There has been a historical debate about the merits of generative versus discriminative classification methods, with generative methods considered more difficult and less effective, LeCun said.
LeCun believes that generative models for sensory inputs will fail because it is too difficult to deal with the prediction uncertainty of high-dimensional continuous sensory inputs.
For text, generative AI works well because text is discrete and has a finite number of symbols. Dealing with uncertainty is easy here. However, sensory inputs generate a higher level of complexity.
"If your goal is to train a world model for recognition or planning, using pixel-level prediction is a terrible idea," writes LeCun.
LeCun's JEPA is supposed to do what Sora can't
Almost at the same time as Sora, LeCun presented a new model with his architecture, the Video Joint Embedding Predictive Architecture (V-JEPA), as a step towards a world model that does not rely on generative methods.
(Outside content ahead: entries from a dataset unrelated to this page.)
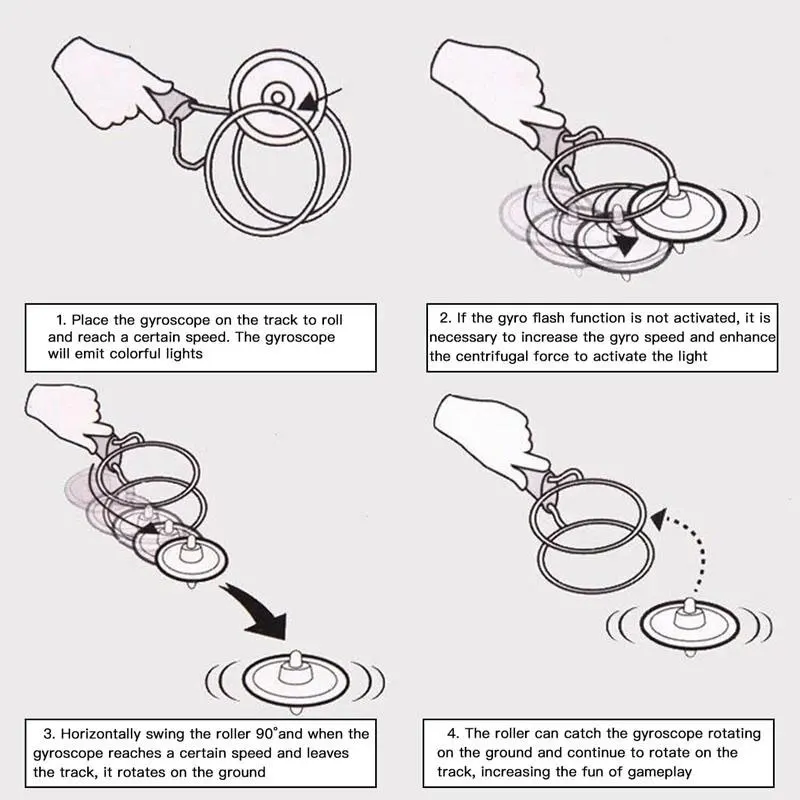 1. Place the gyroscope on the track to roll and reach a certain speed. The gyroscope will emit colorful lights

2. If the gyro flash function is not activated, it is necessary to increase the gyro speed and enhance the centrifugal force to activate the light

3. Horizontally swing the roller 90°and when the gyroscope reaches a certain speed and leaves the track, it rotates on the ground

4. The roller can catch the gyroscope rotating on the ground and continue to rotate on the track, increasing the fun of gameplay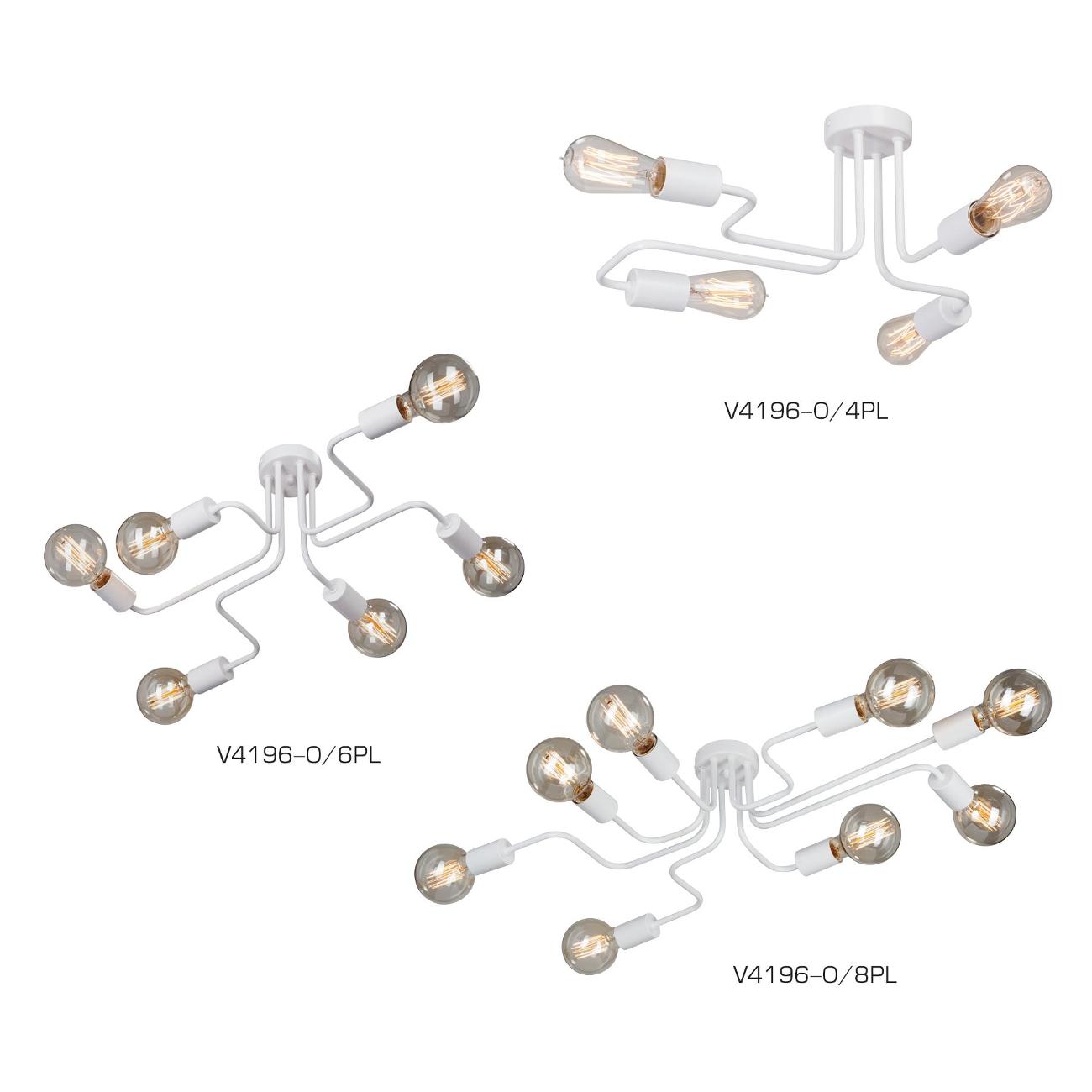 V4196-0/4PL

V4196-0/6PL

V4196-0/8PL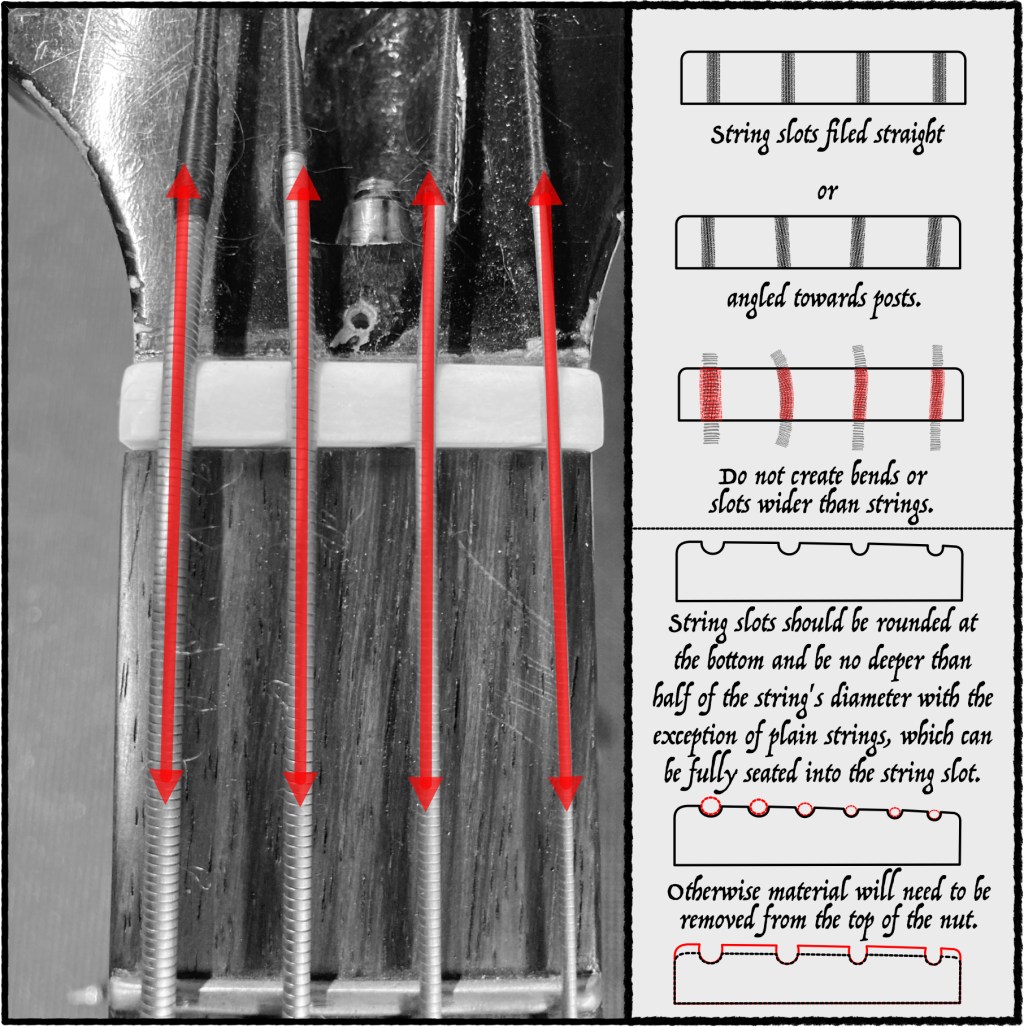 String slots filed straight

or

angled towards posts.

Do not create bends or slots wider than strings.

String slots should be rounded at the bottom and be no deeper than half of the string's diameter with the exception of plain strings, which can be fully seated into the string slot.

Otherwise material will need to be removed from the top of the nut.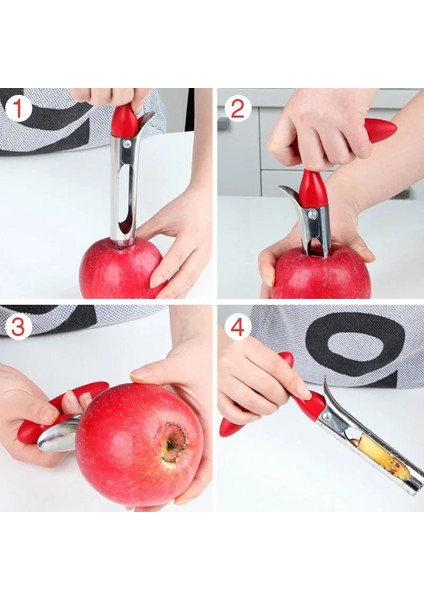 1

2

3

4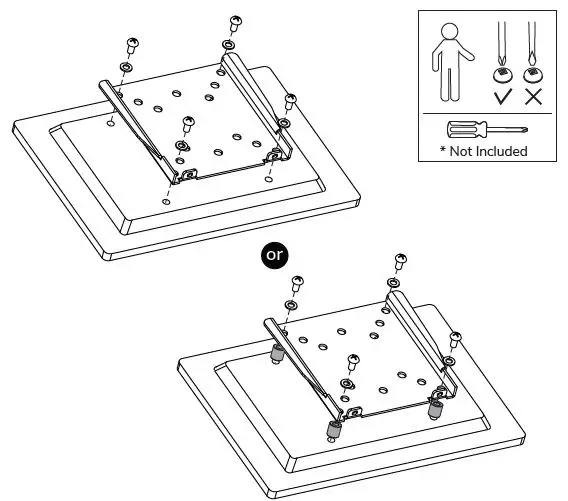 * Not Included

or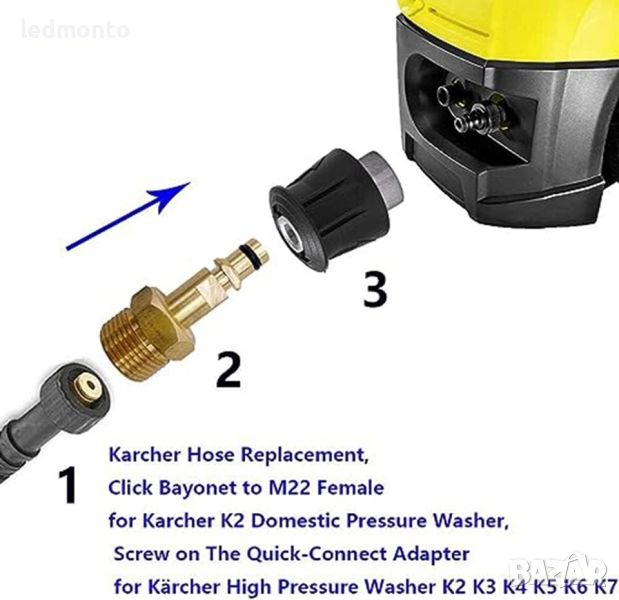 ledmonto

3

2

1

Karcher Hose Replacement,
Click Bayonet to M22 Female
for Karcher K2 Domestic Pressure Washer,
Screw on The Quick-Connect Adapter
for Kärcher High Pressure Washer K2 K3 K4 K5 K6 K7

BAZAR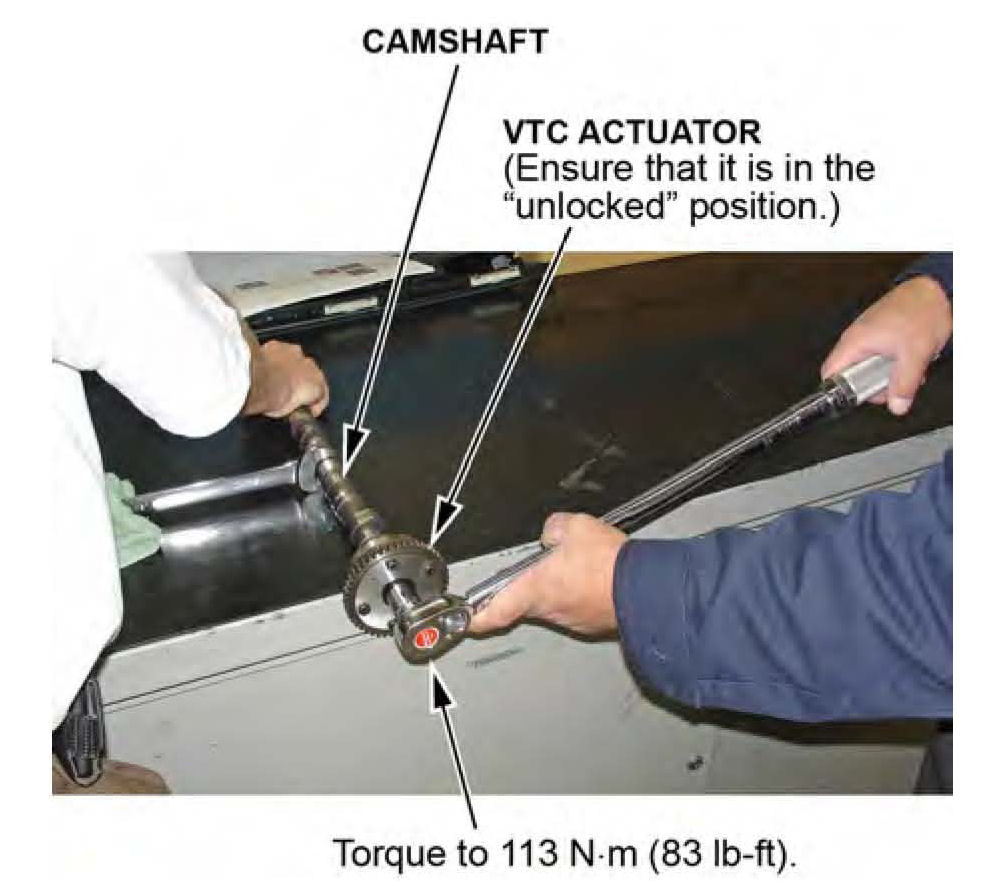 CAMSHAFT

VTC ACTUATOR
(Ensure that it is in the "unlocked" position.)

Torque to 113 N·m (83 lb-ft).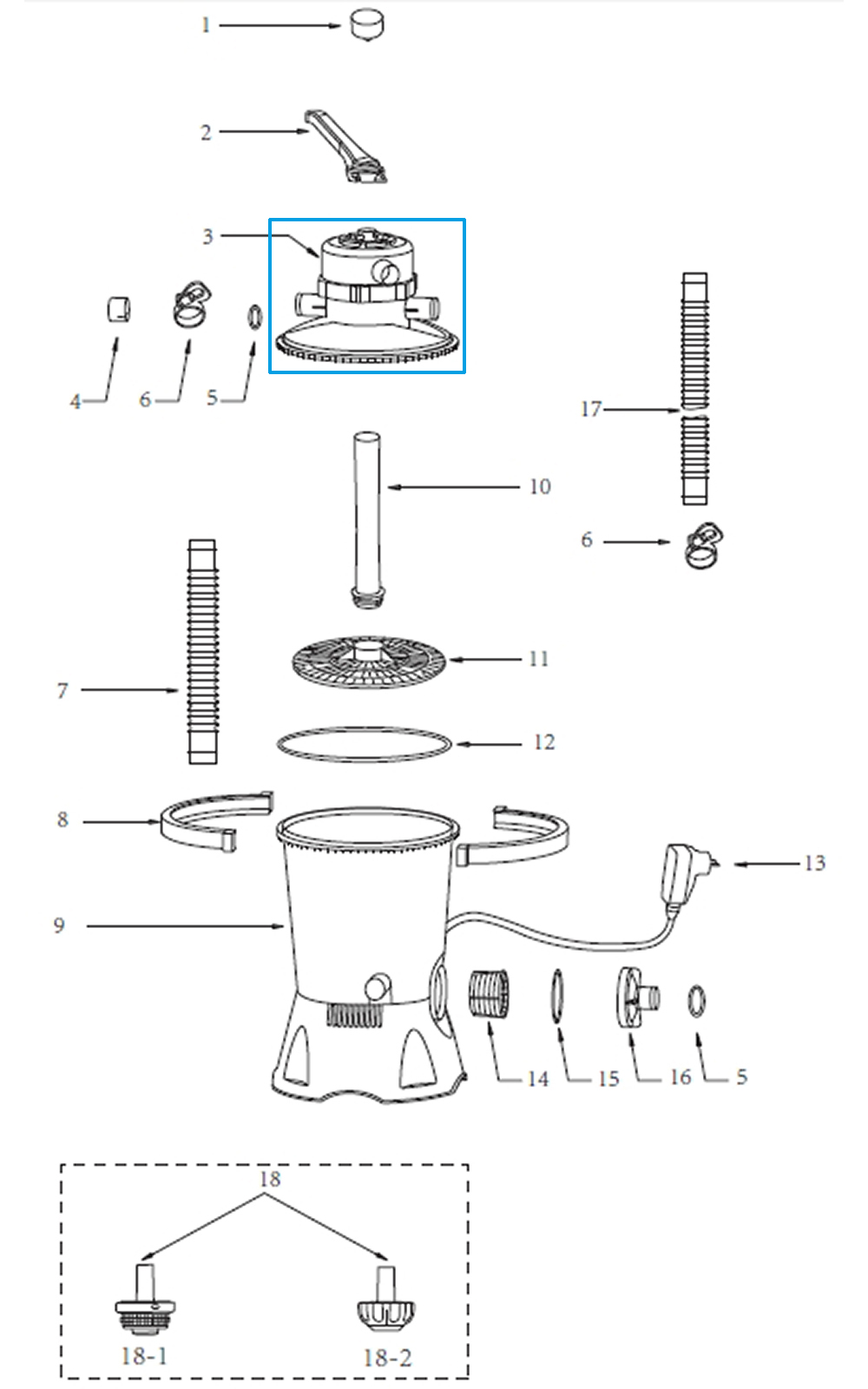 1
2
3
4
6
5
17
10
6
7
11
12
8
13
9
14
15
16
5
18
18-1
18-2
The model predicts complex interactions and interprets them by adding hidden parts of videos to convey the dynamics of objects and interactions to the AI.
V-JEPA focuses on predictions in a broader conceptual space, similar to human cognitive image processing.
This architecture allows V-JEPA to adapt to different tasks by adding a small, task-specific layer rather than retraining the entire model - a major advance over traditional AI models.
Meta's AI team plans to extend V-JEPA's capabilities and improve long-term predictions, ultimately developing comprehensive world models for autonomous AI systems.